CDTD’S Commitment to Counter Trafficking In Persons
What is Human Trafficking?
Article 3, paragraph (a) of the UN Protocol to Prevent, Suppress and Punish Trafficking in Persons defines Trafficking in Persons as the recruitment, transportation, transfer, harbouring or receipt of persons, by means of the threat or use of force or other forms of coercion, of abduction, of fraud, of deception, of the abuse of power or of a position of vulnerability or of the giving or receiving of payments or benefits to achieve the consent of a person having control over another person, for the purpose of exploitation. Exploitation shall include, at a minimum, the exploitation of the prostitution of others or other forms of sexual exploitation, forced labour or services, slavery or practices similar to slavery, servitude or the removal of organs.
What is the issue ?
According to The US Department of State report on Trafficking in Persons 2015; Kenya has been identified as a source, transit and destination country for men,women and children.Children from poor families are illegally taken away from their home with a promise of a better life in the cities and neighbouring countries.Victims are exploited by their captors to provide free labour and sex. Most of the victims undergo multiple exploitations.Unfortunately there is very little help available to enable victims heal from their traumatic experiences and reintegrate into society.

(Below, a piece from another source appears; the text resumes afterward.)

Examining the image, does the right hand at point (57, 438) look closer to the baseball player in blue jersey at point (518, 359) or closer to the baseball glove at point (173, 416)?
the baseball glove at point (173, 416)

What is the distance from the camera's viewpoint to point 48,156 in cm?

CDTD provides direct assistance (shelter and related services) to local and cross border victims of human trafficking. This enhances the victims’ protection, safety, rehabilitation and social reintegration. Through community advocacy, the problem is dealt with from the root as different stakeholders unite to fight the vice. Also, economic empowernment is provided to poor households of the victims thereby reducing the incidence of re-trafficking and re-victimization. The long term impact of this program will decrease vulnerability to trafficking for communities sensitized and increase referrals for victims to available assistance. Rehabilitated victims will gain self-esteem and confidence to talk about their plight to potential victims. Those reintegrated will become productive members of their communities and become agents of change. Finally, the Project will stimulate government action on prosecution of perpetrators and enhance justice for victims.
In September 2008 the International Organization for migration (IOM) and Centre for Domestic Training and Development (CDTD) entered into a partnership for the implementation of a project called
phase 2 of the Counter Human Trafficking in Kenya through Capacity Building, Awareness Raising and Assistance to Victims.
Under this partnership CDTD was mandated to provide comprehensive assistance to trafficked persons. Victim assistance was conducted within a broader programme of domestic workers which uses empowerment, awareness, self-dignity,self- determinism and goal setting as themes of transformation. By 2010 sixteen (16) victims of trafficking had be assisted and reintegrated successfully. Following the success of this project, CDTD has continued working in partnership with IOM for the successful rehabilitation and reintegration of Victims of Trafficking from Kenya and Abroad. In 2011 CDTD was appointed by IOM as a member of the taskforce for the development of guidelines for victim assistance of Human Trafficking in the East Africa Region. The guidelines can be accessed through the link: http://publications.iom.int/system/files/pdf/guidelinesforassistingvictims_en_a5.pdf
Currently CDTD is a member of a consortium that is working towards the elimination of urban child trafficking in Kenya. In July 2014 CDTD partnered with ANPPCAN Regional office and Childline Kenya to form a consortium for the implementation of a project titled “Contributing to the elimination of urban child trafficking in Kenya”. The project is being implemented under the technical support and funding from terre des homes. Consortium partners are made up of ANPPCAN Regional (Lead), Centre for Domestic Training and Development (CDTD) and Childline Kenya (CLK). The project is targeting 400 children drawn from a geographical coverage of Mathare and Mukuru informal settlements in Nairobi. Target beneficiaries include children in trafficking and those at risk of trafficking.
Services to children will include; rescue where necessary, psycho social support, Interim care, family reunion, vocational skills training, return to school and economic support to households among others.